* **Work to be completed**:
Reproduce the part of the mailing-list reply on infinite loops in constant expressions that starts with "From: Ville Voutilainen" and ends with "to write ).", substituting "translator" for every "compiler".

From: Ville Voutilainen <ville.voutilainen_at_[hidden]>
Date: Mon, 1 Jun 2020 21:30:52 +0300
On Mon, 1 Jun 2020 at 20:58, connor horman via Std-Proposals
<std-proposals_at_[hidden]> wrote:
>
> I have something to add.
> Consider a C++ program with that requires a constant expression which contains a non-trivial loop (one that cannot be analyzed easily, or at all, possibly because whether or not it terminates depends on the same analysis that the compiler performs, which is itself possible to write ).
> If the loop terminates, its a core constant expression. If it does not, it isn't a core constant expression, because it contains core language undefined behaviour.
> It would be impossible for the compiler to determine over all potential constant expressions which are and aren't a constant expression based on these rules. Such a check would be uncomputable, see https://en.wikipedia.org/wiki/Halting_problem.
> This means that, in the presence of infinite loops being UB, there exist strictly conforming C++ programs which cannot be correctly compiled by any implementation, for the same reason that no algorithm exists for the halting problem (under the assumption the compiler for all C++ implementations are running on something which is as good as a turing machine).

For a constant expression, the compiler doesn't need to determine
whether it will halt. At some point, the evaluation
will exceed an implementation resource limit, and the compiler will
just give up. And as far as I understand what the
standard says, the compiler isn't required to abort constexpr
evaluation and deem the function a run-time function;
it can give a hard error instead.

A Turing Machine's tape is infinite. The tape of your compiler is not.
So yes, there are strictly conforming C++ programs
that cannot be correctly compiled.

I fail to see what impact that should have on infinite loops being UB.

* **Stored data**:

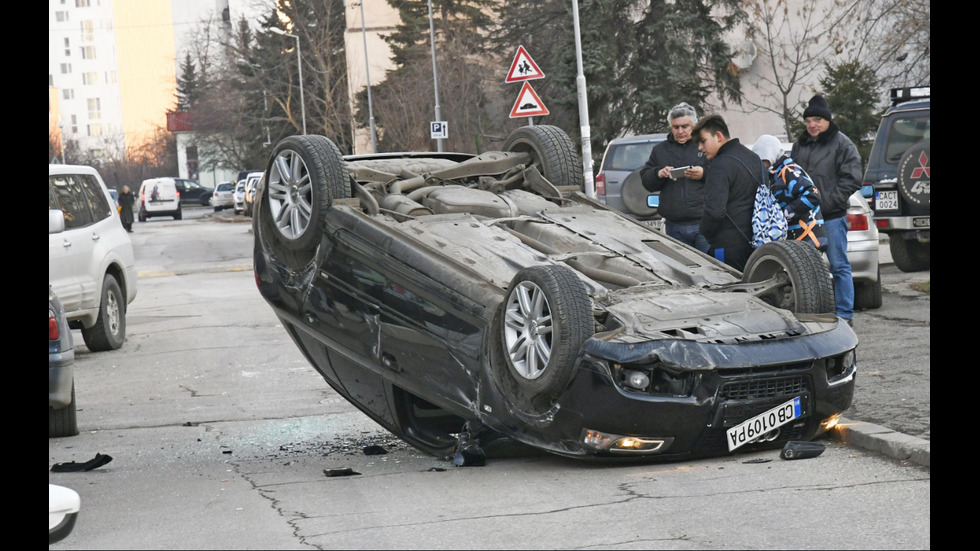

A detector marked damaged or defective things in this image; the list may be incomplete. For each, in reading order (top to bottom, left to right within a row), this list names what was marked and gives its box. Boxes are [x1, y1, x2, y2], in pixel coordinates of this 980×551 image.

damaged car body panel [253, 124, 856, 462]
overturned black car [253, 125, 856, 462]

* **Problem solution**:
From: Ville Voutilainen <ville.voutilainen_at_[hidden]>
Date: Mon, 1 Jun 2020 21:30:52 +0300
On Mon, 1 Jun 2020 at 20:58, connor horman via Std-Proposals
<std-proposals_at_[hidden]> wrote:
>
> I have something to add.
> Consider a C++ program with that requires a constant expression which contains a non-trivial loop (one that cannot be analyzed easily, or at all, possibly because whether or not it terminates depends on the same analysis that the translator performs, which is itself possible to write ).